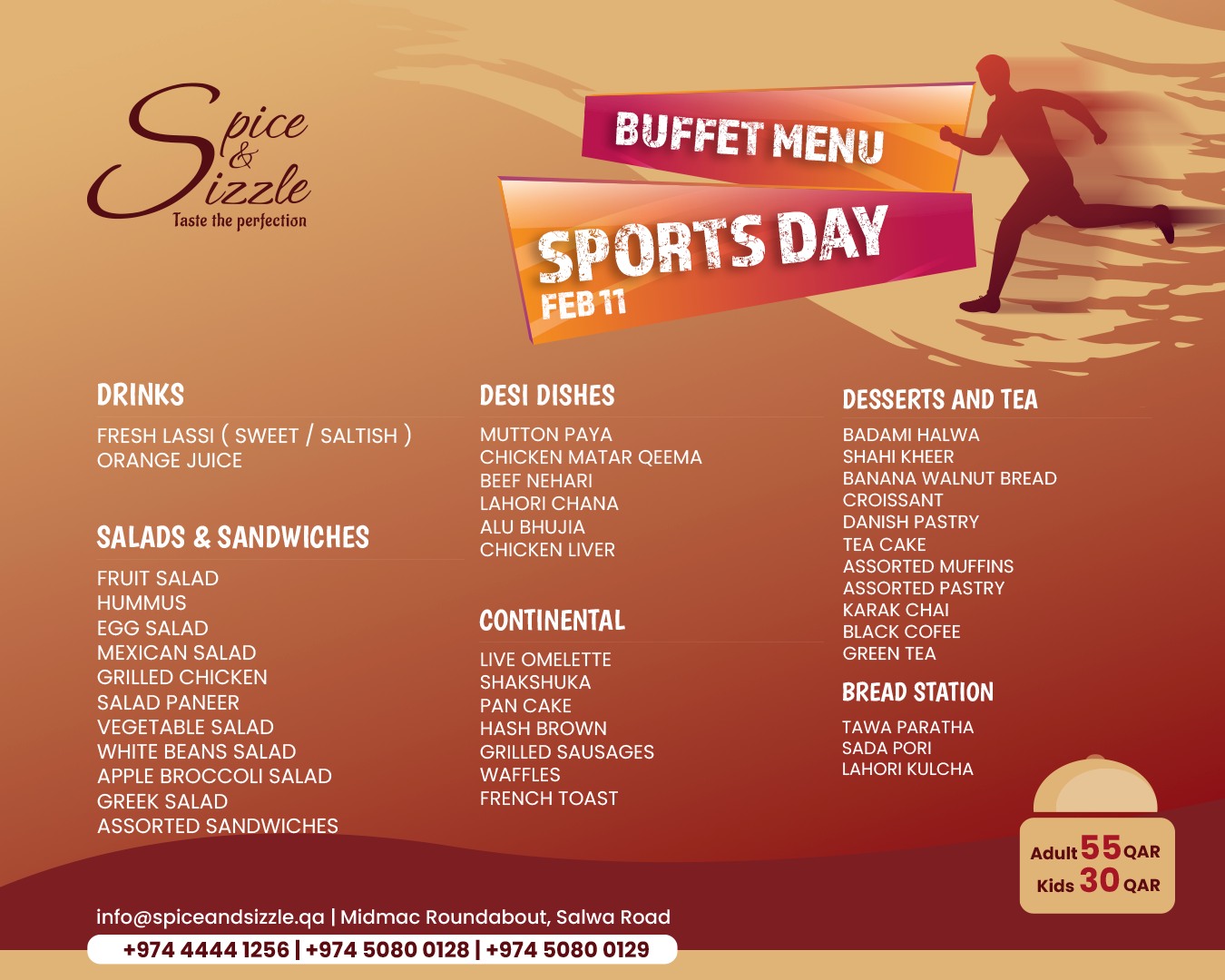 Spice
&
Sizzle
Taste the perfection

BUFFET MENU

SPORTS DAY
FEB 11

DRINKS

FRESH LASSI ( SWEET / SALTISH )
ORANGE JUICE

SALADS & SANDWICHES

FRUIT SALAD
HUMMUS
EGG SALAD
MEXICAN SALAD
GRILLED CHICKEN
SALAD PANEER
VEGETABLE SALAD
WHITE BEANS SALAD
APPLE BROCCOLI SALAD
GREEK SALAD
ASSORTED SANDWICHES

DESI DISHES

MUTTON PAYA
CHICKEN MATAR QEEMA
BEEF NEHARI
LAHORI CHANA
ALU BHUJIA
CHICKEN LIVER

CONTINENTAL

LIVE OMELETTE
SHAKSHUKA
PAN CAKE
HASH BROWN
GRILLED SAUSAGES
WAFFLES
FRENCH TOAST

DESSERTS AND TEA

BADAMI HALWA
SHAHI KHEER
BANANA WALNUT BREAD
CROISSANT
DANISH PASTRY
TEA CAKE
ASSORTED MUFFINS
ASSORTED PASTRY
KARAK CHAI
BLACK COFEE
GREEN TEA

BREAD STATION

TAWA PARATHA
SADA PORI
LAHORI KULCHA

Adult 55 QAR
Kids 30 QAR

info@spiceandsizzle.qa | Midmac Roundabout, Salwa Road
+974 4444 1256 | +974 5080 0128 | +974 5080 0129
---*---
## Exercise
Would you repeat the entries exactly, but with no pictures?

## Answer to the exercise
 Spice
&
Sizzle
Taste the perfection

BUFFET MENU

SPORTS DAY
FEB 11

DRINKS

FRESH LASSI ( SWEET / SALTISH )
ORANGE JUICE

SALADS & SANDWICHES

FRUIT SALAD
HUMMUS
EGG SALAD
MEXICAN SALAD
GRILLED CHICKEN
SALAD PANEER
VEGETABLE SALAD
WHITE BEANS SALAD
APPLE BROCCOLI SALAD
GREEK SALAD
ASSORTED SANDWICHES

DESI DISHES

MUTTON PAYA
CHICKEN MATAR QEEMA
BEEF NEHARI
LAHORI CHANA
ALU BHUJIA
CHICKEN LIVER

CONTINENTAL

LIVE OMELETTE
SHAKSHUKA
PAN CAKE
HASH BROWN
GRILLED SAUSAGES
WAFFLES
FRENCH TOAST

DESSERTS AND TEA

BADAMI HALWA
SHAHI KHEER
BANANA WALNUT BREAD
CROISSANT
DANISH PASTRY
TEA CAKE
ASSORTED MUFFINS
ASSORTED PASTRY
KARAK CHAI
BLACK COFEE
GREEN TEA

BREAD STATION

TAWA PARATHA
SADA PORI
LAHORI KULCHA

Adult 55 QAR
Kids 30 QAR

info@spiceandsizzle.qa | Midmac Roundabout, Salwa Road
+974 4444 1256 | +974 5080 0128 | +974 5080 0129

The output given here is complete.